The close link between the EU budget and the Recovery Fund.
The deal already for the 2017-2021 multi-year funds is worth 1,074 billion euros. To that, the EU added the 750 billion of the Recovery Fund. If member States not approve the budget by the end of the year, the European Commission cannot start the procedure for placing the 750 billion euros of Next Generation Eu loans.
The consequence is twofold.
The payment of the relative sums to be disbursed to the Member States will suffer an inevitable, further delay, and all this can only seriously affect the economies of the Old Continent grappling with the crisis triggered by the COVID-19 pandemic. The other consequence is that, in the absence of the green light to the multi-annual budget of the Union, the European Union must face the economic crisis without a real fund. And in provisional exercise, would loom for the second time in two years. If the beginning of the reference year, the annual budget has not yet been adopted, which becomes inevitable if the Multiannual Financial Framework is not approved, the provisional twelfths regime is triggered. That means the expenditure made monthly by the budget chapter cannot exceed one-twelfth of the appropriations authorized by the budget of the previous year or in the draft budget proposed by the Commission. Then the EU cannot fund any new expenditure. Only a few items of investment will be honored, such as subsidies to farmers, the salaries of Union employees, humanitarian aid, cohesion projects already underway. Instead, rebates for the countries benefiting from it would be suspended. And above all, there would be no funds available for the new Union policies, such as the Green Deal.

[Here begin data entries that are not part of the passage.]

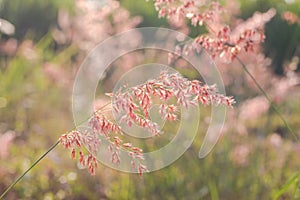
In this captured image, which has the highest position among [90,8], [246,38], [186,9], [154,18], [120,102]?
[154,18]

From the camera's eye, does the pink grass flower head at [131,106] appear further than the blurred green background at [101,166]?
No

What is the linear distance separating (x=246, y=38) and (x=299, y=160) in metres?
2.03

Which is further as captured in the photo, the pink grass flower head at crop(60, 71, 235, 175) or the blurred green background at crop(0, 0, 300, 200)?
the blurred green background at crop(0, 0, 300, 200)

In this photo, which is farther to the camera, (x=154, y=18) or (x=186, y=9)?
(x=154, y=18)

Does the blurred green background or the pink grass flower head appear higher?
the blurred green background

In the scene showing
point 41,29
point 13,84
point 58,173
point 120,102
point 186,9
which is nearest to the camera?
point 120,102

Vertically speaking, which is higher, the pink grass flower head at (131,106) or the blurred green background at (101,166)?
the blurred green background at (101,166)

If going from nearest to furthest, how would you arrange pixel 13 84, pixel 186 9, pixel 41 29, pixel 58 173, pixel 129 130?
1. pixel 186 9
2. pixel 129 130
3. pixel 58 173
4. pixel 13 84
5. pixel 41 29

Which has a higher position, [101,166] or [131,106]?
[101,166]

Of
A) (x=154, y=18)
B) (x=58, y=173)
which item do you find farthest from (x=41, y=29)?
(x=58, y=173)

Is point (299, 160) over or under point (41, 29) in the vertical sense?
under

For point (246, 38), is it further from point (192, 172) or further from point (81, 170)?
point (81, 170)

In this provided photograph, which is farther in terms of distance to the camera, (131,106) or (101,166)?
(101,166)

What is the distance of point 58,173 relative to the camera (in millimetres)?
3418
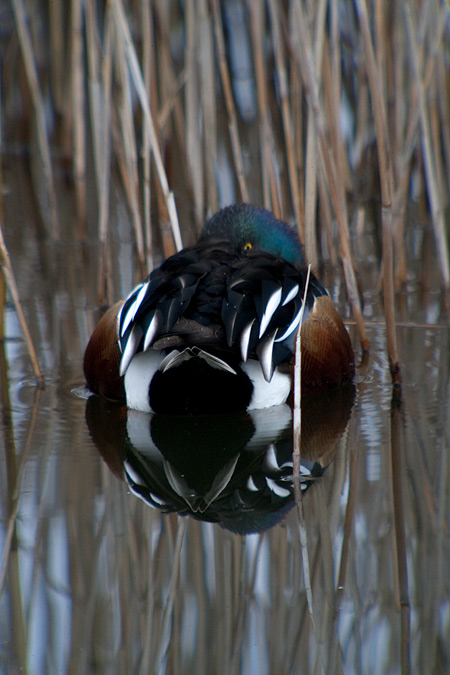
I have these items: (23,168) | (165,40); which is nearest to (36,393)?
(165,40)

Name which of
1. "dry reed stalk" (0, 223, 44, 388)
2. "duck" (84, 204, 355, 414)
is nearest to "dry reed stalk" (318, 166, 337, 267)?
"duck" (84, 204, 355, 414)

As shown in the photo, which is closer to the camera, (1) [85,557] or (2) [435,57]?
(1) [85,557]

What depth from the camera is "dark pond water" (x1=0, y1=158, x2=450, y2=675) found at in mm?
1701

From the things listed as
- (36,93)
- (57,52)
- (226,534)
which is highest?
(57,52)

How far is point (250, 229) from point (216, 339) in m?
1.11

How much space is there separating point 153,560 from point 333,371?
1.30m

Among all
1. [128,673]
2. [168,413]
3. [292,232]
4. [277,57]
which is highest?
[277,57]

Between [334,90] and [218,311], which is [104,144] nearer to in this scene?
[334,90]

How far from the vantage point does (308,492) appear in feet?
7.64

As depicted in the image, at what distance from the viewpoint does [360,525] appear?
213 cm

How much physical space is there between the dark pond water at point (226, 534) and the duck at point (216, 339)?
104 millimetres

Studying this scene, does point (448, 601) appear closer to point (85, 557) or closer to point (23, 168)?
point (85, 557)

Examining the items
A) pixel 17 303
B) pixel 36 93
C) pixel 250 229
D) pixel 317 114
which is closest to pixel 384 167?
pixel 317 114

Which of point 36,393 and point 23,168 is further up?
point 23,168
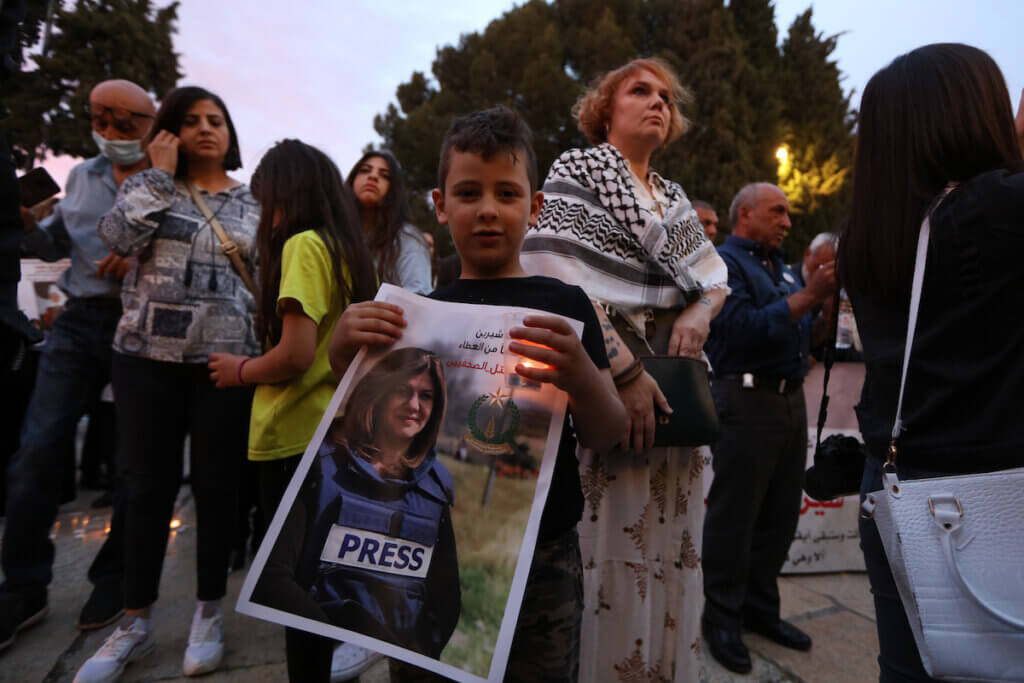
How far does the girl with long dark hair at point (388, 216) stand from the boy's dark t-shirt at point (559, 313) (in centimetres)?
157

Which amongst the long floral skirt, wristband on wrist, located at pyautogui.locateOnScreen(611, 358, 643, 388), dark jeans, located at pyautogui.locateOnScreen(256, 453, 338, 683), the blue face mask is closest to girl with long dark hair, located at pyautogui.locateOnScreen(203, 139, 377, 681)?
dark jeans, located at pyautogui.locateOnScreen(256, 453, 338, 683)

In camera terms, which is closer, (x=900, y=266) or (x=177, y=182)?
(x=900, y=266)

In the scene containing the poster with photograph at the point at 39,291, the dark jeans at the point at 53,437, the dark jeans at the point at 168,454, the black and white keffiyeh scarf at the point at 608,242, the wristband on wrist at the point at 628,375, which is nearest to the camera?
the wristband on wrist at the point at 628,375

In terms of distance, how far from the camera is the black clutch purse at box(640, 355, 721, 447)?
4.21 ft

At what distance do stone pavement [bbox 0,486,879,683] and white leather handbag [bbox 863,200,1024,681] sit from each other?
4.46 feet

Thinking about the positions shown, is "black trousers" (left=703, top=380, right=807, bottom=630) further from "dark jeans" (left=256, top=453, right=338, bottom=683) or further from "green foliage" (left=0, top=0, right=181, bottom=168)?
"green foliage" (left=0, top=0, right=181, bottom=168)

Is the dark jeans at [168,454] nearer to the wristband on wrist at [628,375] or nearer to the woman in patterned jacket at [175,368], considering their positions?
the woman in patterned jacket at [175,368]

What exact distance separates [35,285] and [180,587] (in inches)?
84.6

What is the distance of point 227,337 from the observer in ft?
6.25

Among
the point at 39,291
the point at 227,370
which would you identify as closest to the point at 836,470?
the point at 227,370

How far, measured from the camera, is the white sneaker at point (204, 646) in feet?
6.07

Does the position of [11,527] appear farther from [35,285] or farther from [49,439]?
[35,285]

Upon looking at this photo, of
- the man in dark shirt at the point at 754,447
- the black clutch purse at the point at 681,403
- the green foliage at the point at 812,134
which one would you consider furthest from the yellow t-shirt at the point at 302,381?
the green foliage at the point at 812,134

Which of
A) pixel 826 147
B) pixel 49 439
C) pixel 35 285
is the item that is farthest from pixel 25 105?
pixel 826 147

The current German presidency is working these days to identify a reasonable compromise that can break the deadlock.
Chancellor Angela Merkel is a skilled and experienced negotiator. And therefore, an agreement on the wool thread seems still possible. In consideration of the specific interest of the Polish and Hungarian governments in being able to benefit from European funding, 62 and 20 billion respectively, which already in the current expenditure framework they see the two countries beneficiaries of the Union’s resources. The hard-line of Polish Prime Minister Mateusz Morawiecki and his Hungarian counterpart Viktor Orbàn seems to meet the favor of most of their respective public opinions. While the other European countries (starting with the so-called frugal) seem unwilling to give in on an aspect considered an impassable stake. The agreement reached in Brussels after the negotiation marathon, in July 17-21, had deliberately faded on the subject of respect for the rule of law.
Possible alternatives.
Angela Merkel does not currently contemplate any plans B, should the impasse not be overcome. However, we are discussing possible ways out, starting with the use of “enhanced cooperation,” as suggested by France and the Netherlands. An instrument envisaged by the Treaties but rarely used up to now. Alternatively, the 25 member States could create an intergovernmental agreement to start the executive phase of the Recovery fund, excluding Warsaw and Budapest. But Angela Merkel seems very unwilling to exclude Poland in particular. The European Parliament chaired by David Sassoli is watching over the whole case, and unlikely he could make himself available to step backward on the subject of respect for the rule of law.